Emily Travanty, scientific director of the Colorado Department of Public Health and Environment, said it was “really fortunate” that the sample from the UK’s first case in the United States came to her laboratory.

“We don’t have all the samples across the state of Colorado, so the sample came to us and we were looking for some sort of luck,” said Travanty.

Some states have struggled to follow suit. The increase in coronavirus cases has forced laboratories to choose between diagnostic testing of the local population and sequencing of the virus, a process that requires many resources and can take days.

“More than anything else, sequencing was all about people,” said Kelly Wroblewski, director of infectious diseases at the Association of Public Health Laboratories (APHL). She said APHL had heard of labs frustrated with “incredibly tight” supplies used for sequencing and other lab work.

Researchers at the University of California at Los Angeles were among those who abandoned their sequencing work last year amid a peak in COVID in southern California.

“We just didn’t have the capacity,” Omai Garner, director of clinical microbiology for the UCLA Health System, told CBS News.

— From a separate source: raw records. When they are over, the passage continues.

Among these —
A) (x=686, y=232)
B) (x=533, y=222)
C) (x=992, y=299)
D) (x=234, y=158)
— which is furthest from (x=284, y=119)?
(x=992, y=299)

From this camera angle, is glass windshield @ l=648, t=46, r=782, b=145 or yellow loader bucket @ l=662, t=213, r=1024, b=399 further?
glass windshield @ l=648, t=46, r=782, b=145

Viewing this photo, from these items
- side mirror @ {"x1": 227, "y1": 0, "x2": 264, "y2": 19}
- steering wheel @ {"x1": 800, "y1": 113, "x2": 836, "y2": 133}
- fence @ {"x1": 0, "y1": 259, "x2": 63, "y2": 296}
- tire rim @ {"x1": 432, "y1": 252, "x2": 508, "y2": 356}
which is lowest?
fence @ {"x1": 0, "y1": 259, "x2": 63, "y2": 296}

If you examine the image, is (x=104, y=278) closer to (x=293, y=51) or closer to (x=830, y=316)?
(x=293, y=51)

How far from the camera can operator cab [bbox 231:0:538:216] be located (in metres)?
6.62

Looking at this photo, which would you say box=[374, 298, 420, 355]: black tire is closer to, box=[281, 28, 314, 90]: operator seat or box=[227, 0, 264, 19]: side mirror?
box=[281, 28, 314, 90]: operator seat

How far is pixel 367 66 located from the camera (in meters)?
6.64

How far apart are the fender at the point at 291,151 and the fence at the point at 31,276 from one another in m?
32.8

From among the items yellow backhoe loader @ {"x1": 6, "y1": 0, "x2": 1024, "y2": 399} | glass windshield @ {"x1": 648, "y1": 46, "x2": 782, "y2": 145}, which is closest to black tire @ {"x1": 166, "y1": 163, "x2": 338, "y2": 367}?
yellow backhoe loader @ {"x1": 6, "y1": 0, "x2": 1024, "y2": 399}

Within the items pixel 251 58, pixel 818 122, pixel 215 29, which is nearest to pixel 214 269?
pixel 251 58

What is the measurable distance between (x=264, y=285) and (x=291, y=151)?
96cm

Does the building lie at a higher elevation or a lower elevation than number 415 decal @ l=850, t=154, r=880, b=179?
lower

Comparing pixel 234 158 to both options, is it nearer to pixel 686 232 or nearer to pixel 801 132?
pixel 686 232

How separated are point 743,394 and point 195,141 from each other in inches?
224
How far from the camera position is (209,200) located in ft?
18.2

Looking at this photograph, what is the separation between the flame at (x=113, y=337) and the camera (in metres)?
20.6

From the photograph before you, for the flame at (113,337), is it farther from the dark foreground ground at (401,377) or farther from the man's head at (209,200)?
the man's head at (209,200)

“The people I would use for this sequencing are the same people who were doing the diagnostic test,” added Garner.

As the Trump administration comes to an end, senior officials in the Biden transition say that stepping up sequencing work will be a key priority in funds requested from Congress as part of the president-elect’s COVID-19 bailout proposal.

In November, the Center for Disease Control and Prevention announced that it was expanding its own capacity to collect and sequence coronavirus samples from health officials across the country. Samples sent to CDC laboratories identified the first cases of B.1.1.7 in several states, including Texas, Indiana and Pennsylvania, state public health officials told CBS News.

This month, Illumina and LabCorp announced new CDC contracts to sequence samples of SARS-CoV-2, the virus that causes COVID-19. Illumina has already identified 51 of the first 54 cases of variant B.1.1.7 in the country.

The CDC also announced in December that it was releasing about $ 15 million in funding to support local sequencing efforts through the Epidemiology and Laboratory Capacity (ELC) program, which has spread to some public health labs on the front lines of the pandemic.

A spokesman for the Massachusetts State Public Health Laboratory said the agency had received $ 3.4 million in ELC funds, which went to new employees, equipment and supplies. In Utah, officials said that funding for the CARES Act and an ELC grant of about $ 176,000 helped the state increase its sequencing capacity to about 3,000 samples per day. And in Arkansas, a spokesman said the ELC money should “arrive soon”.

“They, like us, are growing,” said Travanty of the CDC. She says the CDC has now doubled the number of samples it has asked the states for its strain surveillance program.